'''

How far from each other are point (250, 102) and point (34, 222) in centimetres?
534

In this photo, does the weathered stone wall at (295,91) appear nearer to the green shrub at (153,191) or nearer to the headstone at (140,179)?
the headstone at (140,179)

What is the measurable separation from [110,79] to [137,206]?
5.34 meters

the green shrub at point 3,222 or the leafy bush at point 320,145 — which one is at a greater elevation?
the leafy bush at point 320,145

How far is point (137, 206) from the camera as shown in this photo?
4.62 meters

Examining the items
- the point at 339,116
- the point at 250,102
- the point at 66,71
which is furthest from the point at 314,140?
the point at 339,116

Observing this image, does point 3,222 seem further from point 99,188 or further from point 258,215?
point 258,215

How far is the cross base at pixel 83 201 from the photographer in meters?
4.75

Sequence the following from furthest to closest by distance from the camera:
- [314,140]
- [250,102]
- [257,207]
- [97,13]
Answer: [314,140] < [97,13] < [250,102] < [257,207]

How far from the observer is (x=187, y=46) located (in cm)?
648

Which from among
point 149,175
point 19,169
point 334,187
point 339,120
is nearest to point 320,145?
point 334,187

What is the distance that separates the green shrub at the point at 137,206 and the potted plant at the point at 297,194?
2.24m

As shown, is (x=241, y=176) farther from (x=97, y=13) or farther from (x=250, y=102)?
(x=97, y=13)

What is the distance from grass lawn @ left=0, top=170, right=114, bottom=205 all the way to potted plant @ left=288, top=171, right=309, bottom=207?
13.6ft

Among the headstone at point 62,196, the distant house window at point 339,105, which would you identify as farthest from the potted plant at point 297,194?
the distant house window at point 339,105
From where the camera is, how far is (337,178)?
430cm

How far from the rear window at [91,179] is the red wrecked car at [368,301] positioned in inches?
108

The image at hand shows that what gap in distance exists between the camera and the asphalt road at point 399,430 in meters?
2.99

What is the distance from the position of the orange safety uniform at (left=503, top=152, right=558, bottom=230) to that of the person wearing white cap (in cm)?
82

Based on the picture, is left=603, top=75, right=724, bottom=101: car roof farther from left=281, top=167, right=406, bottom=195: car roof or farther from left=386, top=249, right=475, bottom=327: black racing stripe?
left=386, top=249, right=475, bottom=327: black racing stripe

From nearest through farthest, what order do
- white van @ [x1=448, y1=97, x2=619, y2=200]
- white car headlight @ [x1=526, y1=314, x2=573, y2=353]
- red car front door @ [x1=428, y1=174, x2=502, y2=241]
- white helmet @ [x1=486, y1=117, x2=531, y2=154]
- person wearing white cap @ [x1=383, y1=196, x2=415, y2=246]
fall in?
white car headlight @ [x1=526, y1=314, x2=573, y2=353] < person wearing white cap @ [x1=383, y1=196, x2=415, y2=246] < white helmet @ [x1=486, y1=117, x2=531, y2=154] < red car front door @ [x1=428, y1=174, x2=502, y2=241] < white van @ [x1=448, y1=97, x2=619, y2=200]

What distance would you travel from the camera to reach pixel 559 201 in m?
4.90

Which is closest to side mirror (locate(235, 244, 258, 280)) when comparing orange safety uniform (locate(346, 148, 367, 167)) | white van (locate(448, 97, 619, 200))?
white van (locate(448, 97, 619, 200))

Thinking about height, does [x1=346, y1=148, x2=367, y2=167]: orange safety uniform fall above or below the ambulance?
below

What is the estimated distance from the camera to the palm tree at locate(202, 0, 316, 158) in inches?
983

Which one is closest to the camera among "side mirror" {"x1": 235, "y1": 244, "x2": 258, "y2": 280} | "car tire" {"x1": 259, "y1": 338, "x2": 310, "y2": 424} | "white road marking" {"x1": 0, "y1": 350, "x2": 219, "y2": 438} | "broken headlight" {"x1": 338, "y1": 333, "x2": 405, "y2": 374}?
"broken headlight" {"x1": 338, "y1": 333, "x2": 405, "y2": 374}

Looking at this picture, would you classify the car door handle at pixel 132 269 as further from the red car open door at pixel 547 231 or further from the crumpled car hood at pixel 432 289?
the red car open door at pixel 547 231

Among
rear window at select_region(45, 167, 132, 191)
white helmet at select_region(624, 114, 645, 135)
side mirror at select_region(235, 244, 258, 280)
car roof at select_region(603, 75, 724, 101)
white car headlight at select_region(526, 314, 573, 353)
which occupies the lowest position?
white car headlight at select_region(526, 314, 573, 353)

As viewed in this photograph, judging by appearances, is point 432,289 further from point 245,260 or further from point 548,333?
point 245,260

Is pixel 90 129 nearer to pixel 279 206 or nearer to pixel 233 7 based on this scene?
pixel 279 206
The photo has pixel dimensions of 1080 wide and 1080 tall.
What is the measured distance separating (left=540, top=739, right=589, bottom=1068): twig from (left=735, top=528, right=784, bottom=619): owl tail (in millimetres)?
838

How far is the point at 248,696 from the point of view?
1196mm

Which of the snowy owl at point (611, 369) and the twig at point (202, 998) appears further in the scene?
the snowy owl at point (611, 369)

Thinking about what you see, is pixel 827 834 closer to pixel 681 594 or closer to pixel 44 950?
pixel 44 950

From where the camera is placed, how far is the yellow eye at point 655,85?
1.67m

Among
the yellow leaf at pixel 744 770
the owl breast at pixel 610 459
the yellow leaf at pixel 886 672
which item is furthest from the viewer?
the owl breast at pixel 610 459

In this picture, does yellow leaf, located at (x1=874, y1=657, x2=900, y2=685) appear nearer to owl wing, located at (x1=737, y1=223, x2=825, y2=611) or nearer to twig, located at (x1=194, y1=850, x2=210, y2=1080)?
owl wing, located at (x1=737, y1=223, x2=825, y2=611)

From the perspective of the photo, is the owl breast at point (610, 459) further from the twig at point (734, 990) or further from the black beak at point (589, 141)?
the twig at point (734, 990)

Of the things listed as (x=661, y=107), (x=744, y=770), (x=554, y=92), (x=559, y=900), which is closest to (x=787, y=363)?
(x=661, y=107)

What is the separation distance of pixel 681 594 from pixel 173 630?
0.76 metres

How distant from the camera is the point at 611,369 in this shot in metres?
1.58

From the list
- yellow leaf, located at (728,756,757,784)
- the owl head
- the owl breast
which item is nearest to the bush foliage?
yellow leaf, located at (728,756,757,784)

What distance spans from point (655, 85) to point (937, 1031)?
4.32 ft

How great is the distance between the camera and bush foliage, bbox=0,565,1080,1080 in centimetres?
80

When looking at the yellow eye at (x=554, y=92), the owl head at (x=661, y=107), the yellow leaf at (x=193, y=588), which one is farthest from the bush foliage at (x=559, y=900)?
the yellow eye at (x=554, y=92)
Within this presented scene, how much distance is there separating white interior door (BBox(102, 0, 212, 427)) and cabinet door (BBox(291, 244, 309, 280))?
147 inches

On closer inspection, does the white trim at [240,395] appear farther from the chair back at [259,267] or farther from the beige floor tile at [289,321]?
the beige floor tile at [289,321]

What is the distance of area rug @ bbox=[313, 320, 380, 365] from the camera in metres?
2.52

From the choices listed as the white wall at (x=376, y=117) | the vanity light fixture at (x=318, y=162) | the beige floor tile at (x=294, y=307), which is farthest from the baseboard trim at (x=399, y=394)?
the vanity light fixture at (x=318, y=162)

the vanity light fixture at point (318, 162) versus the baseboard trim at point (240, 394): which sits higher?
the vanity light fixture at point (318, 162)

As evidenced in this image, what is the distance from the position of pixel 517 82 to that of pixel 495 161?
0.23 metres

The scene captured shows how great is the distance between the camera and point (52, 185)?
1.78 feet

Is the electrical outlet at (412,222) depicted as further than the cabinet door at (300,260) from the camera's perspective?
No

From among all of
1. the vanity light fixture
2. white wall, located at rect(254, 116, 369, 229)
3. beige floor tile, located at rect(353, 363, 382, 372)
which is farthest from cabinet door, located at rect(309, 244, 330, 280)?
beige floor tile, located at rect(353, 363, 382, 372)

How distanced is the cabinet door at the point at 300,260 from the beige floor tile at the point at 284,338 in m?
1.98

'''

PROBLEM DESCRIPTION:
Report each line in the rows above that contains the word "farther", copying every such line in full.

WRITTEN SOLUTION:
As shown, is (x=241, y=176) farther from (x=97, y=13) or farther from (x=250, y=102)?
Based on the picture, is left=603, top=75, right=724, bottom=101: car roof farther from left=281, top=167, right=406, bottom=195: car roof or farther from left=386, top=249, right=475, bottom=327: black racing stripe?
On closer inspection, does the white trim at [240,395] appear farther from the chair back at [259,267] or farther from the beige floor tile at [289,321]?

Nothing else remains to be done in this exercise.